RNA - Much can be learned from the recent fighting in Hodeidah and the failed peace initiatives of the past, though:
- According to a new report by the United Nations, More than 121,000 people fled Hodeidah due to attacks by Saudi-led coalition forces. Humanitarian agencies have verified more than 17,350 households have been displaced since June 1. These people need food, emergency kits, and other life-saving support. It is wishful thinking to hope that Saudi Arabia is or will be carrying out any humanitarian activities to alleviate the pains and sufferings of Hodeidah’s desperate communities.
- The same report confirms that half of children are unable to attend school because there are no schools left as they have all been damaged or leveled to the ground by US-backed, Saudi-led airstrikes. Many health institutions have also closed or suspended operations because of the ongoing airstrikes on the strategic seaport. Again, it is wishful thinking to hope that now or after the war Saudi Arabia will send money to impoverished Yemen to rebuild is schools and health institutions. Riyadh didn’t destroy them only to rebuild them during the war or later.
- There is a reason why Saudi Arabia and company never bother to keep the key port of Hodeidah open or work toward a political solution for Yemen. They all prefer a neighbor that has failed, is unstable, and has convenient buffer zones. This way they can continue their endless war and occupation in order to divide and rule, to implement their expansionist policies and plans throughout the region and beyond.

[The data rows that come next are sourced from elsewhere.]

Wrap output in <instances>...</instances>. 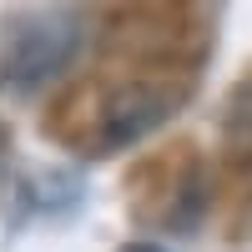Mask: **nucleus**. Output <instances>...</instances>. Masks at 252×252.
Returning <instances> with one entry per match:
<instances>
[{
    "label": "nucleus",
    "instance_id": "1",
    "mask_svg": "<svg viewBox=\"0 0 252 252\" xmlns=\"http://www.w3.org/2000/svg\"><path fill=\"white\" fill-rule=\"evenodd\" d=\"M76 51H81V15H66V10L20 15L5 26L0 76L10 91H40L76 61Z\"/></svg>",
    "mask_w": 252,
    "mask_h": 252
},
{
    "label": "nucleus",
    "instance_id": "2",
    "mask_svg": "<svg viewBox=\"0 0 252 252\" xmlns=\"http://www.w3.org/2000/svg\"><path fill=\"white\" fill-rule=\"evenodd\" d=\"M182 106L177 86H157V81H136V86H121L106 101V116H101V146H131L141 141L152 126H161Z\"/></svg>",
    "mask_w": 252,
    "mask_h": 252
},
{
    "label": "nucleus",
    "instance_id": "3",
    "mask_svg": "<svg viewBox=\"0 0 252 252\" xmlns=\"http://www.w3.org/2000/svg\"><path fill=\"white\" fill-rule=\"evenodd\" d=\"M121 252H161V247H152V242H131V247H121Z\"/></svg>",
    "mask_w": 252,
    "mask_h": 252
}]
</instances>
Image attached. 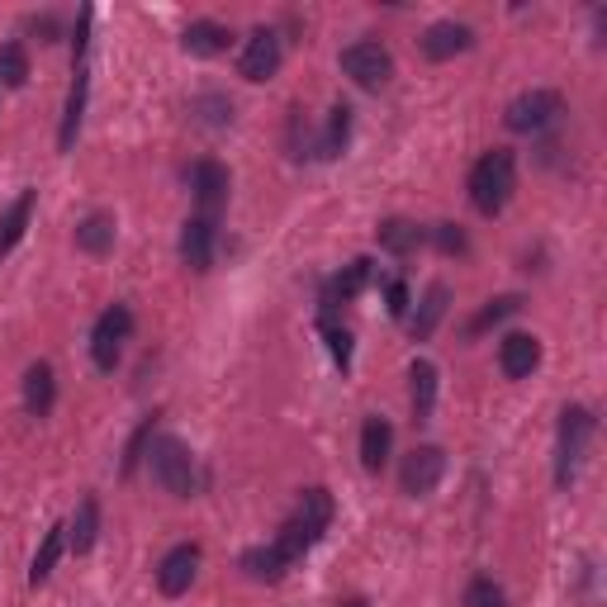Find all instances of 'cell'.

- True, the Saudis use money and influence to avoid international measures against them at the UN. But that does in no way give an excuse for the world body not to exert pressure on Riyadh to engage constructively with international efforts to progress a political solution. The three-year-plus bloodshed reaffirms that political solution remains the only way to end the conflict.
- Hodeidah is the entry point for some 70 percent of imports to Yemen, where eight million people face imminent famine, and provides a lifeline for the 22 million people dependent on humanitarian aid. The UN should recognize the importance of the port and take any decisive action essential to keep it open. The UN could even oversee the port’s operations to ensure it is no longer a deliberate target for Saudi Arabia, the United Arab Emirates, and their US-NATO allies.
- Saudi Arabia has frequently claimed that the resistance group of Ansarullah has no intention to give a chance to UN diplomatic efforts, while the resistance group has always had fruitful talks with UN envoys in a bid to avert all-out fighting in the strategic port city of Hodeidah and elsewhere. Saudi Arabia and the UAE are behind the current escalation. They are the ones that made the port city as their latest battleground in the failed conflict.
- A peace conference needs the right people to succeed. The Saudis and their NATO allies are not willing to make political decisions. The kind of decisions that the UN needs have never been there: lifting the illegal blockade; halting the airstrikes on civilian objects; ending the man-made conflict as a goodwill gesture to encourage Ansarullah to remain a party to the talks. The Saudi-led coalition wants capitulation in their conference, raising doubts and concerns over its credibility which almost always represents and protects their interests.
According to Fars News Agancy, in the prevailing environment, what Yemen needs is some hope for a possible ceasefire and peace deal. Logic dictates that it is the UN which is in the best position to lead this process – not Saudi Arabia and certainly not a war ally like France. The process should also receive support from all the countries that are presenting goodwill, that want to see progress, and that agree to a ceasefire not just in Hodeidah but across Yemen.
Millions of people are still suffering under the US-backed, Saudi-led war and blockade. The UN Security Council can no longer afford to be silent on the crisis, much less continue to be lenient on Saudi Arabia’s gross violations of human rights and war crimes. Political commitment on the part of the UN and international support is indeed very much needed if any peace process is to be successful in the future, although Riyadh, Abu Dhabi and their allies remain adamant to peace.